===== TEXT UNDER STUDY =====
On August 5, Jammu and Kashmir (J&K) observed the first anniversary of what’s unarguably the darkest period in its history since October 1947 when the ruler of the former princely state situated on the boundary with Pakistan opted to “accede” to the Indian Union -- rather than “merge” -- under guarantees of a special dispensation.
The circumstances were as extraordinary as ominous, and included war with just created Pakistan and international diplomacy and politics involving the UN in which the great powers seemed inclined to lean toward Pakistan.
The people of the former state, which was forcibly made a Union Territory by the Centre last August, have been reduced in the past year to conditions of abject wretchedness through acts of contemptuous disregard and state violence long before the country was officially locked down to deal with the threat from the new corona virus.
Their rights as people evaporated, Kashmir valley veritably became a vast military site, there was a communications blackout with mobile phones and the Internet services being withdrawn, and people’s livelihoods were destroyed for the most part. The health and education systems collapsed.
Some 7,000 Kashmiris were jailed on a preventive basis, including the entire political class (except those with BJP connections). The youngest to be interned was nine years old.
These baleful aspects, the burying of normal democratic decencies and processes in Kashmir, and the introduction of policies that belong in a militarised state, are recorded in ample detail in a recent report of the Human Rights Forum for J&K -- of which the present writer is a member -- elsewhere in this edition.
The Pakistan-backed militancy, supported by the ideology of religious extremism, had also brought great misery for Kashmir thirty years ago, and caused widespread, and long-term, destruction and annihilation of human rights (and engendered the Kashmiri Pandit problem). 
However, the events of the past year are testimony to mass-scale repression by the democratic Indian state, rather than its enemies. It is a long and shameful story, a story of state sin toward its own citizens. 
Just before the phones were disconnected, and rumours began to swirl, lakhs of people sent “Good-bye” messages to their near and dear ones, fearing the worst. An additional military force of 38,000 was unexpectedly inducted into the valley which is no more than 130 kilometres long and 30 kilometres wide, and has a meagre population of 70 lakh, to supplement an estimated pre-existing armed forces presence of around five lakh soldiers. (For comparison, China has assembled a force of 40,000 in eastern Ladakh. This is viewed as readying for war.) 
Under the Orwellian eco-system brought into existence, the newspapers have stopped writing ground reports and editorial opinion. Instead, they carry lengthy government hand-outs and discourses on philosophy, health and gardening.
Journalists are charged with criminal offences as if they were terrorists and dangerous criminals, and routinely made to report to police stations on pain of being thrown into prison. 
The message is unambiguous: Do not inform the world! Minor officials of the Information Department sit in judgment over what constitutes news. Under the new media policy, they are to maintain close coordination with the security grid in a perfect cloning of the systems put in place by Pakistan’s dreaded ISI. Welcome to “New India” in Kashmir.
===== EXTRACTED RECORDS =====
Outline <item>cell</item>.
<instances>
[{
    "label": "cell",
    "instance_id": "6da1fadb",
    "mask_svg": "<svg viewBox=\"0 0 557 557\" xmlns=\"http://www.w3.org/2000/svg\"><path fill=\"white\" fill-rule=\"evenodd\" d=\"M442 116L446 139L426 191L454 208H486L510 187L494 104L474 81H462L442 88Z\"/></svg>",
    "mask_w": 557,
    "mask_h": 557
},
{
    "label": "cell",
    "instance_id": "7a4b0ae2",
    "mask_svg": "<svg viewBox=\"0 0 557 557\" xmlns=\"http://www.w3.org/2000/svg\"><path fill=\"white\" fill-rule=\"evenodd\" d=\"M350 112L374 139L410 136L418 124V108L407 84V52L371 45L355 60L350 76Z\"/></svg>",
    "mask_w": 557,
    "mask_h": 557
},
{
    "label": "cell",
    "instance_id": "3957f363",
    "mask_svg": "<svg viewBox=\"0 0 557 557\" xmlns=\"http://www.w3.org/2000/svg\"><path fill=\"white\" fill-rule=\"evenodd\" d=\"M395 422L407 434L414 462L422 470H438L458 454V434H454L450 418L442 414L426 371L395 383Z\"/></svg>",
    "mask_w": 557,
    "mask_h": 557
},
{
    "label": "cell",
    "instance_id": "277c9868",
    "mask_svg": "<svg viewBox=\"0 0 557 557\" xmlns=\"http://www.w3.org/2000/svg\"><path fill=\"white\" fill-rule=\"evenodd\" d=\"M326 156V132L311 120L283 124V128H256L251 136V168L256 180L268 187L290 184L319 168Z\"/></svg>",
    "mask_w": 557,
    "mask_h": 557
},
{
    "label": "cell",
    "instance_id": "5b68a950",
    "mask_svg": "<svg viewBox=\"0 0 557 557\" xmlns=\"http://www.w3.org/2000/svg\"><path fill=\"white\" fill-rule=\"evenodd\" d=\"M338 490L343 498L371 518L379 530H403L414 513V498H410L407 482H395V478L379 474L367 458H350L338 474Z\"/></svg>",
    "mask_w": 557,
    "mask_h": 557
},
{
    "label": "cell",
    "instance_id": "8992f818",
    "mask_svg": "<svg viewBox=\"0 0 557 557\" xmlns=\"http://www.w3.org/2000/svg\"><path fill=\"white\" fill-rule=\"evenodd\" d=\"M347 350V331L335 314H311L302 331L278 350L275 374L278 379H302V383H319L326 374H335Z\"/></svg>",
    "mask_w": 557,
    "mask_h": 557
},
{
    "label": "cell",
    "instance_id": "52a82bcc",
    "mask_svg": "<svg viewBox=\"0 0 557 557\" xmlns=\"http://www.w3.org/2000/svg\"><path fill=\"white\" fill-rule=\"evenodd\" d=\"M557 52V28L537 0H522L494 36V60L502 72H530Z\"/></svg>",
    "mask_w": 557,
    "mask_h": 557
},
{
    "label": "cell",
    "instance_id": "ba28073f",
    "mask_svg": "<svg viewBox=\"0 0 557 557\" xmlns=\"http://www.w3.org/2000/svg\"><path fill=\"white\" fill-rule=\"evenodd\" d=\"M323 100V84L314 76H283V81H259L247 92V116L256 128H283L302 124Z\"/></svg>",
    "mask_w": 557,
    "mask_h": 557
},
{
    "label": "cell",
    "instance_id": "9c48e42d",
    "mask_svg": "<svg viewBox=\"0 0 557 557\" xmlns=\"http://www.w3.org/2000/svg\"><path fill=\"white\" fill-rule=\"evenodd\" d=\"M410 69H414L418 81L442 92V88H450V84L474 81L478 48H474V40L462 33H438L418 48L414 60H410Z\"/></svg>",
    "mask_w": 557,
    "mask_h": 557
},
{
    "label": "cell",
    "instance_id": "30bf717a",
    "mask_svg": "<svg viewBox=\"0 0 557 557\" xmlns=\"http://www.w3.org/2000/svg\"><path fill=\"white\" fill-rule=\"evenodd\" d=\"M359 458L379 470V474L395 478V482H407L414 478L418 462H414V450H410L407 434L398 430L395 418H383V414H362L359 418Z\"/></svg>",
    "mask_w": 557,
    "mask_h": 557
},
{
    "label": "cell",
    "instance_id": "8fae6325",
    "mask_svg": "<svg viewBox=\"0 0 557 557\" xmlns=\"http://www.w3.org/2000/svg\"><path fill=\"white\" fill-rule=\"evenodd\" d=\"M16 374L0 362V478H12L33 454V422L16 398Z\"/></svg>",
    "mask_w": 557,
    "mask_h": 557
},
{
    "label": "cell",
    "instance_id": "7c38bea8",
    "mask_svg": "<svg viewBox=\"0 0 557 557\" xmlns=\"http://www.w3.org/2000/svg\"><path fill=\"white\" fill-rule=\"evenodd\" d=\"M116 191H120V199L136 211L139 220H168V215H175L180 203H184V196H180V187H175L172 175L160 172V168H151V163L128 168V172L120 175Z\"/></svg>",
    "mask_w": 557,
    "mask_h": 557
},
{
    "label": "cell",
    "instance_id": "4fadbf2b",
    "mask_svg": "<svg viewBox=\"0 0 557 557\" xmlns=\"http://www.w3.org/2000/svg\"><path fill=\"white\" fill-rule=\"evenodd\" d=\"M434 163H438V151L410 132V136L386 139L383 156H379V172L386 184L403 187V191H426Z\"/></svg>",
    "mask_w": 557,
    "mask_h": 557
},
=====
• _WORK REQUEST 1_: In the article on Kashmir, how old was the youngest person interned?
• _WORK REQUEST 2_: Reproduce everything in the Kashmir article from "Their rights as" down to "in this edition.".
These entries have nothing to do with the article on Kashmir.

• _TASK RESPONSE 1_: Nine years old.

• _TASK RESPONSE 2_:
Their rights as people evaporated, Kashmir valley veritably became a vast military site, there was a communications blackout with mobile phones and the Internet services being withdrawn, and people’s livelihoods were destroyed for the most part. The health and education systems collapsed.
Some 7,000 Kashmiris were jailed on a preventive basis, including the entire political class (except those with BJP connections). The youngest to be interned was nine years old.
These baleful aspects, the burying of normal democratic decencies and processes in Kashmir, and the introduction of policies that belong in a militarised state, are recorded in ample detail in a recent report of the Human Rights Forum for J&K -- of which the present writer is a member -- elsewhere in this edition.